The lesson isn't patience as an abstract virtue. The lesson is that buy the long game and stay alive long enough to collect on it is different from be patient. David Stern stayed. The NBA kept investing when the returns weren't there. That's not patience — that's conviction backed by capital, sustained over decades. Most investors don't have that combination. Most of the ones who do become the ones the rest of us study later and call obvious.

What to actually do with this, if you're trying to make the transition

Three things, in the order they have to happen:

  1. Accept the timeline honestly, and then build backward from it. If Val's path took seven years from Virginia to her first NBA job, and she was already a lawyer, already deeply connected in basketball, already someone David Stern had his eye on — your path probably has a real number attached to it too. Not the aspiration number. The actual number, given where you are and what you still need to build. I've started doing this myself: not when do I want to be on boards but what does the person on boards actually have that I don't yet, and what's the shortest honest path to having it? The honest version of that question is harder to sit with. It's also the only version that leads somewhere.
  2. Go get the credential you're missing, even if it feels like going backward. Val said she wished she'd gotten the MBA. Not because she couldn't do her job without it — she clearly could — but because the training underneath the credential fills gaps you don't know you have until you're in the room where they matter. I'm seriously considering going back for a graduate degree in something that forces me to build the part of the skillset that field experience alone hasn't given me. The athlete instinct is to treat this as a step down. It isn't. It's the seven years, done intentionally instead of accidentally.
  3. Surround yourself with the people before you need them, not after. Val talked about the mentors who opened doors for her — men, at the NBA, when there were no women ahead of her to mentor her. She was deliberate about who she learned from. And now she's deliberate about being that person for the women coming after her. The lesson going both directions: you cannot wait until you need the network to build it. The advisor, the lawyer, the person who's been in the room you're trying to get into — those relationships have to be built before the moment of need. After the moment of need, they're not relationships. They're transactions.

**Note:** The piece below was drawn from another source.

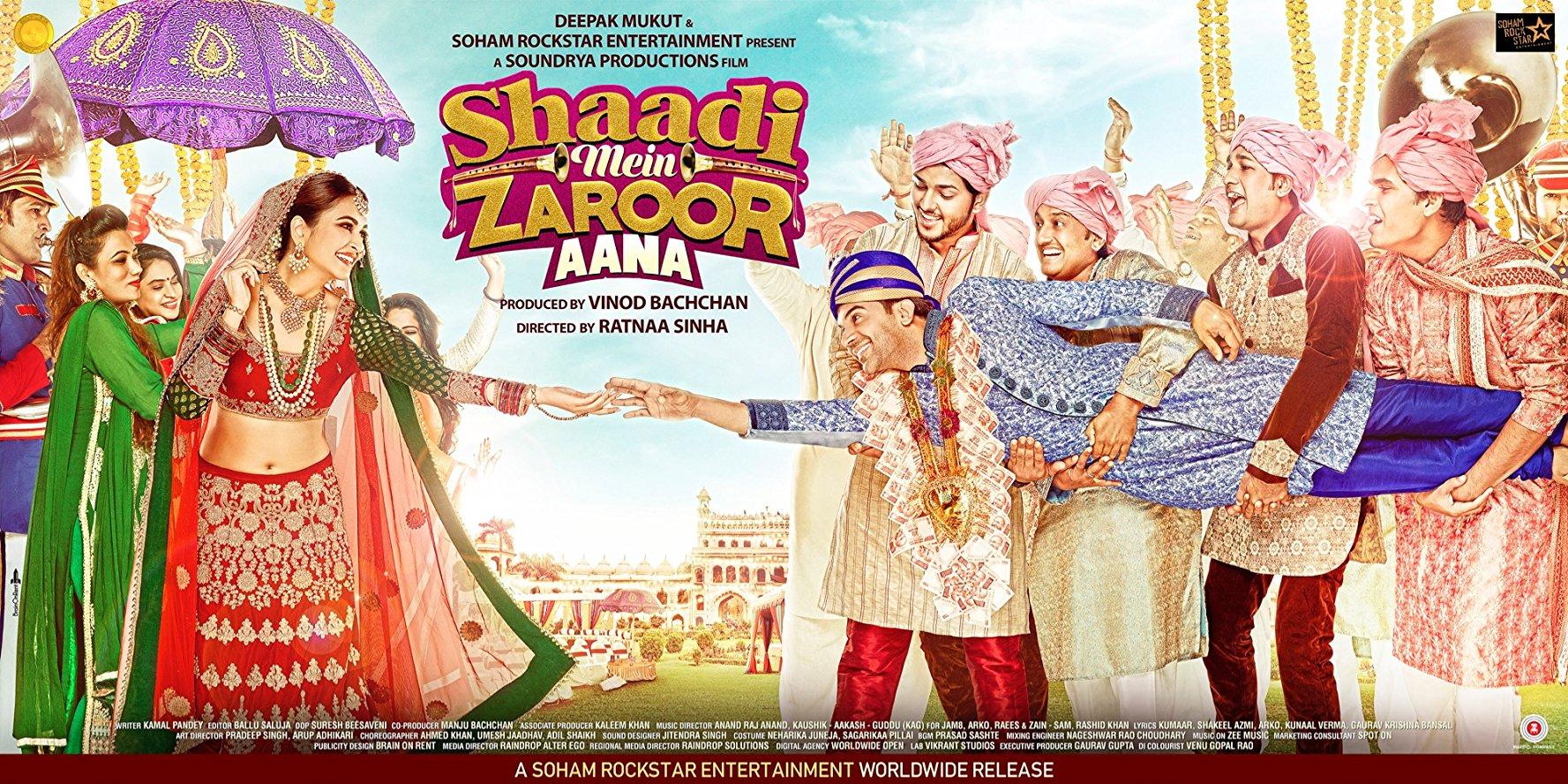 Shaadi Mein Zaroor Aana Movie Screened at Rashtrapati Bhavan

Val left the WNBA because she was missing too many small moments with her daughters — I didn't miss many big things. I missed a lot of little things. She came back to the Big East twelve years later when her younger daughter went to college and the bandwidth opened up. She said the years in between made her a better leader than she could have been if she'd stayed.

I've been missing soccer practice on Wednesdays three weeks running. Val would understand that. She'd also tell me the Wednesdays are where it adds up.

The path is real. It just takes the time it takes.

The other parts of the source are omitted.